Spatial reasoning dataset excerpts
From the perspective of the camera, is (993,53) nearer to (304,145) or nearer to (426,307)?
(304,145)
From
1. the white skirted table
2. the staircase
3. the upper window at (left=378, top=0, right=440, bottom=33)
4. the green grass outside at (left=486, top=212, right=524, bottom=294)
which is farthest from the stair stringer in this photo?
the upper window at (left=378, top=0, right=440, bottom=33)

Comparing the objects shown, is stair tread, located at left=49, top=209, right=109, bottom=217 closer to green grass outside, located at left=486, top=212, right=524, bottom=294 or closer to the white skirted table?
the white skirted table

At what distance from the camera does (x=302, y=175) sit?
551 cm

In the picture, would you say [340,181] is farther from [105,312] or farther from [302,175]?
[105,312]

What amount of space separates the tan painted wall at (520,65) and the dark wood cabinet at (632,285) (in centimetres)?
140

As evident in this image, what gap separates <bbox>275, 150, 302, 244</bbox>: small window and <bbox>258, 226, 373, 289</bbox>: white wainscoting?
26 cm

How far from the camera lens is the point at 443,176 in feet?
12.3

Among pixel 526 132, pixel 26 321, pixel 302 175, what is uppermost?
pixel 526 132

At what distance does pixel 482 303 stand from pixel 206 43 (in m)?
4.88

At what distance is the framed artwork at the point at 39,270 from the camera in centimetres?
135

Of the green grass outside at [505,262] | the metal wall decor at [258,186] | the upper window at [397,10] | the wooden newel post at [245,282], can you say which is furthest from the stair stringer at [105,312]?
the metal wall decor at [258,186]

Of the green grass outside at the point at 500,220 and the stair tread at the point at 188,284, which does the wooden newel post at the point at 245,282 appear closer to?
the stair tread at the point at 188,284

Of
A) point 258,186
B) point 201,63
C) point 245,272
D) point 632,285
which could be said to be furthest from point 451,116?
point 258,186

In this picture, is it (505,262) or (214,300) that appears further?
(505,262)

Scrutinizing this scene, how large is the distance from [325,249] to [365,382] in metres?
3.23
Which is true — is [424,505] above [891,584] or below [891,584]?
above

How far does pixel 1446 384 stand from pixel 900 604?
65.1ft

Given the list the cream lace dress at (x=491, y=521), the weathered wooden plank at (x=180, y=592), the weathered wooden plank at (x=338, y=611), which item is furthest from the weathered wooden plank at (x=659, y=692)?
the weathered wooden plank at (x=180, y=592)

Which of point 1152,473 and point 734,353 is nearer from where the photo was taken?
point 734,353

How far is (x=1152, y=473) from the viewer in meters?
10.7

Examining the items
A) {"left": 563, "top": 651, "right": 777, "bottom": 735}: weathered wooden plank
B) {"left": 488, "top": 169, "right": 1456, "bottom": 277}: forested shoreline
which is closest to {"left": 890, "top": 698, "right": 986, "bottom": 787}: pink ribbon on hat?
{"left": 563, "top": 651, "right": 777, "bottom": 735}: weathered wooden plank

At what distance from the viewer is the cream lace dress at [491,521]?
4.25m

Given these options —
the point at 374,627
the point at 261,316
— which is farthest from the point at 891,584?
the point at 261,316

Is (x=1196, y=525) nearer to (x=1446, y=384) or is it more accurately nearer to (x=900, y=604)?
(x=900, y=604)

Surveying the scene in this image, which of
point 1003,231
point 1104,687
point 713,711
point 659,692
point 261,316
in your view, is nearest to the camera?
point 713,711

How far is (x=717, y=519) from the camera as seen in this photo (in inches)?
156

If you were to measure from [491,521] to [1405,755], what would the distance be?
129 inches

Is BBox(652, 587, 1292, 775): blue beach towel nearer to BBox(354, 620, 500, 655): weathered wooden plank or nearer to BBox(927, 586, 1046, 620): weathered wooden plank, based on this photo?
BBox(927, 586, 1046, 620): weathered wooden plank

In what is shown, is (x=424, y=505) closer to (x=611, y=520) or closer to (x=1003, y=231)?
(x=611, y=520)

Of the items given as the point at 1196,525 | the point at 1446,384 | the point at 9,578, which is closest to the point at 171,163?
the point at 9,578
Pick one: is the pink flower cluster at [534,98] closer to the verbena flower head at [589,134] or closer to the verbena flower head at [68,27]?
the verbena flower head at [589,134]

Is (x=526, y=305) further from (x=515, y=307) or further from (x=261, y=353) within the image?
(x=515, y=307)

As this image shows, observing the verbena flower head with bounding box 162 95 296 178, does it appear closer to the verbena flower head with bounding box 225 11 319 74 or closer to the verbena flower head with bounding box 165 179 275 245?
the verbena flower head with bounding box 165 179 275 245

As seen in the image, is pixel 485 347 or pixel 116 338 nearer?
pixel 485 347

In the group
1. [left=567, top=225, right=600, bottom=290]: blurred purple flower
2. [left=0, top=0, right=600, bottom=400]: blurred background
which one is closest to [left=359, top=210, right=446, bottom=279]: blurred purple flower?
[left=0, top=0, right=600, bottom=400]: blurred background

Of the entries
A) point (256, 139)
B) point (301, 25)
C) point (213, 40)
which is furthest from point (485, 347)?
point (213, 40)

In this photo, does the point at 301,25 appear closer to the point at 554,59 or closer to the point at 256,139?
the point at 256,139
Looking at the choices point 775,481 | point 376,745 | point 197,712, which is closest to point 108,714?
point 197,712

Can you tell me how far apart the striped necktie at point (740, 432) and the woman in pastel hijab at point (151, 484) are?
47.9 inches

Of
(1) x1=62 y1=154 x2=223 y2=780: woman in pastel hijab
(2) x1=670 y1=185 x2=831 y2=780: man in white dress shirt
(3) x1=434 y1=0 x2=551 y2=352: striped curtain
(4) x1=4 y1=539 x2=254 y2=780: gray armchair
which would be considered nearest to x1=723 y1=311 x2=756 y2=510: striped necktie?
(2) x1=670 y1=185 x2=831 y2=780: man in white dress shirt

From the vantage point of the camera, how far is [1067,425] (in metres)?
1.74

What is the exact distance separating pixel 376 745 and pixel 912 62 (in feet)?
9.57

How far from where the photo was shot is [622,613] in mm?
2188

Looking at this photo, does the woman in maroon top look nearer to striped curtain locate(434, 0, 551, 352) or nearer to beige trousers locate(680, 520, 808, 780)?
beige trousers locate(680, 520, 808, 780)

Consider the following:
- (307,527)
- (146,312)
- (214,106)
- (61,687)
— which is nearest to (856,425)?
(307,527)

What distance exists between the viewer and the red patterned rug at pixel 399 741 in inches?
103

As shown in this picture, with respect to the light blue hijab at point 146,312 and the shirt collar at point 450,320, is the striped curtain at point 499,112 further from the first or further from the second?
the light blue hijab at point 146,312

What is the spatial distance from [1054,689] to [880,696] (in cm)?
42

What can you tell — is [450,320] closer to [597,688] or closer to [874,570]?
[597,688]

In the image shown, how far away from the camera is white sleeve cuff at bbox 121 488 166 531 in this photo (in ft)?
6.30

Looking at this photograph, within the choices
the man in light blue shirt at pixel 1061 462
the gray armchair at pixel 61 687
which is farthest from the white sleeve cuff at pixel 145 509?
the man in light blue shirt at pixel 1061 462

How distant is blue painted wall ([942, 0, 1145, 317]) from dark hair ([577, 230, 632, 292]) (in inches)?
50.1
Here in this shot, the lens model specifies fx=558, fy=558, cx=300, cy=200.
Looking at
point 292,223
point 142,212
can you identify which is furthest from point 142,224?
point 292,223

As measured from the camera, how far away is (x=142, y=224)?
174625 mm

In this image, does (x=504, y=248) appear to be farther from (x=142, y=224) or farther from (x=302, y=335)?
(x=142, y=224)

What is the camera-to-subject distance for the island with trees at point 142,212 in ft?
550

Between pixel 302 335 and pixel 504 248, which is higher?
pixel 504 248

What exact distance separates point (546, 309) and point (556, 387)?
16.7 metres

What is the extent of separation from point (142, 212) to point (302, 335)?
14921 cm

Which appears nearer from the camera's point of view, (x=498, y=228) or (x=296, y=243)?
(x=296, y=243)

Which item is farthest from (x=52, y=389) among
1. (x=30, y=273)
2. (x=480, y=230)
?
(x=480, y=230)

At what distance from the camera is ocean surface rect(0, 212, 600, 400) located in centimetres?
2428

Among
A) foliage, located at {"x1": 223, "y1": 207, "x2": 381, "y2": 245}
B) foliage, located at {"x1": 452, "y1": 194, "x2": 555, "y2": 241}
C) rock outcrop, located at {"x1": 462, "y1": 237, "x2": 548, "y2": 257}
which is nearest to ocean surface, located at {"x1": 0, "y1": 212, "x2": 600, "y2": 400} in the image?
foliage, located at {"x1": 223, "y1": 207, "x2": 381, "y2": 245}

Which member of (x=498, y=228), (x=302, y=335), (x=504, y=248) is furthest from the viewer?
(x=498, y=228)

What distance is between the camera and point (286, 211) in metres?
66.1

REQUIREMENT
Reproduce verbatim the lines above, from the line containing "Pick one: is" through the line containing "47.9 inches", both endpoints included.

WRITTEN ANSWER
Pick one: is the pink flower cluster at [534,98] closer to the verbena flower head at [589,134] or closer to the verbena flower head at [68,27]?
the verbena flower head at [589,134]

Is (x=526, y=305) further from (x=515, y=307) or further from (x=261, y=353) within the image?
(x=515, y=307)

As this image shows, observing the verbena flower head with bounding box 162 95 296 178, does it appear closer to the verbena flower head with bounding box 225 11 319 74 or closer to the verbena flower head with bounding box 165 179 275 245?
the verbena flower head with bounding box 165 179 275 245

As seen in the image, is pixel 485 347 or pixel 116 338 nearer?
pixel 485 347

In the group
1. [left=567, top=225, right=600, bottom=290]: blurred purple flower
2. [left=0, top=0, right=600, bottom=400]: blurred background
which one is closest to [left=359, top=210, right=446, bottom=279]: blurred purple flower?
[left=0, top=0, right=600, bottom=400]: blurred background

Of the entries
A) point (256, 139)
B) point (301, 25)
C) point (213, 40)
which is furthest from point (485, 347)?
point (213, 40)

In this photo, does the point at 301,25 appear closer to the point at 554,59 or closer to the point at 256,139?
the point at 256,139
Looking at the choices point 775,481 | point 376,745 | point 197,712, which is closest to point 108,714?
point 197,712

Can you tell me how far apart the striped necktie at point (740, 432) and the woman in pastel hijab at point (151, 484) are?
47.9 inches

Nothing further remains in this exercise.